» **Some records**:
=-=-=-=-=

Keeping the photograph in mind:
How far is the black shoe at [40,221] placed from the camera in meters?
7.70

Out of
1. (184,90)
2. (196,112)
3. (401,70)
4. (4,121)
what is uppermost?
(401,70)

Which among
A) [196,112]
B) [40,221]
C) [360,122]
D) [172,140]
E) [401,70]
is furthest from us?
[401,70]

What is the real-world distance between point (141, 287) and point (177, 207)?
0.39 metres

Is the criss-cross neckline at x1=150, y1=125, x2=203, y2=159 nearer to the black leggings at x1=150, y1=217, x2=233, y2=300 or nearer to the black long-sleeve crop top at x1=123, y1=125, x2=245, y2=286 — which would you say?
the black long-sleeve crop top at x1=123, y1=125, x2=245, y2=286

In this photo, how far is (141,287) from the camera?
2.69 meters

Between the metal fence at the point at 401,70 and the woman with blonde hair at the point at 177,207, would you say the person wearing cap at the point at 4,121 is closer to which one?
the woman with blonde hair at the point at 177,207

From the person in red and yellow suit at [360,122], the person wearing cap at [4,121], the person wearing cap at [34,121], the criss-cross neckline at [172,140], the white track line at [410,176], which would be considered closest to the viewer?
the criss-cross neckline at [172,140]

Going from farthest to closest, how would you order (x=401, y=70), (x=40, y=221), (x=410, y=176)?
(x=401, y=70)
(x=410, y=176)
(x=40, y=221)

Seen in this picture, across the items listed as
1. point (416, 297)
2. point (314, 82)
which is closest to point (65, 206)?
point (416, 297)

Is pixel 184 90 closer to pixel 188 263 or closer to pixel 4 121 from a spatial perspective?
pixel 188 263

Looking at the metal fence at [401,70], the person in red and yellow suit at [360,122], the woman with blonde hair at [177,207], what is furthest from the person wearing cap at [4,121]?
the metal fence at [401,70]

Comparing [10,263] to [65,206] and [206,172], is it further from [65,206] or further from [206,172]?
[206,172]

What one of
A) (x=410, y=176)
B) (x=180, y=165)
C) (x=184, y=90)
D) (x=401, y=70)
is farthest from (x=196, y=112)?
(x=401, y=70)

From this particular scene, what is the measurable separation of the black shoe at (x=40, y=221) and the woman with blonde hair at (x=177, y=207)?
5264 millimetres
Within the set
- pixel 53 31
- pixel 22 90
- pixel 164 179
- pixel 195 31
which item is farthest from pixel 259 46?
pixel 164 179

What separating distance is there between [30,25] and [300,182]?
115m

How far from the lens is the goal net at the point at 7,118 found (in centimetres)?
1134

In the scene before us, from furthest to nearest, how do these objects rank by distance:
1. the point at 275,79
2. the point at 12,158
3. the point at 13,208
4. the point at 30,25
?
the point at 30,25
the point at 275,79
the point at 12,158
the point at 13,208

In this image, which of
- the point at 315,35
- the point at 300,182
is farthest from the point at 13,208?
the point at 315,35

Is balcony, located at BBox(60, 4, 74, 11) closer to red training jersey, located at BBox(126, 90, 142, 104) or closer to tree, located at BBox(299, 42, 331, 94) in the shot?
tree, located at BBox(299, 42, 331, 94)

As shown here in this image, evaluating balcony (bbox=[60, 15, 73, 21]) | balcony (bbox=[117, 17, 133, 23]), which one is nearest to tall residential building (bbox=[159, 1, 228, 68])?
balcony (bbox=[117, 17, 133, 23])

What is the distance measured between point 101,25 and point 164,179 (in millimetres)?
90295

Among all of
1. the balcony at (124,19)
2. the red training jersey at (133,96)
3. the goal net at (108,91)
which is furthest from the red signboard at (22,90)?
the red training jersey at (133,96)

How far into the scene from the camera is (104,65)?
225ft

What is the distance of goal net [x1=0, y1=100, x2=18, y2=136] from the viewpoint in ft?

=-=-=-=-=

» **Short exercise**: Rescale the material above from its first line through the line that has "0.39 metres", including that line, and repeat every line with the requests unchanged. In the answers only, multiply each number, whether a distance or a coordinate, by 0.45 and round it half up to the same number of decimal places it had.

» **Task response**:
Keeping the photograph in mind:
How far is the black shoe at [40,221] placed from the camera in meters?
3.47

Out of
1. (184,90)
2. (196,112)
3. (401,70)
4. (4,121)
what is uppermost?
(180,32)

Which among
A) [196,112]
B) [40,221]
C) [360,122]
D) [172,140]
E) [401,70]
is furthest from us?
[180,32]

What is the real-world distance between point (141, 287) and point (177, 207)?
0.18 metres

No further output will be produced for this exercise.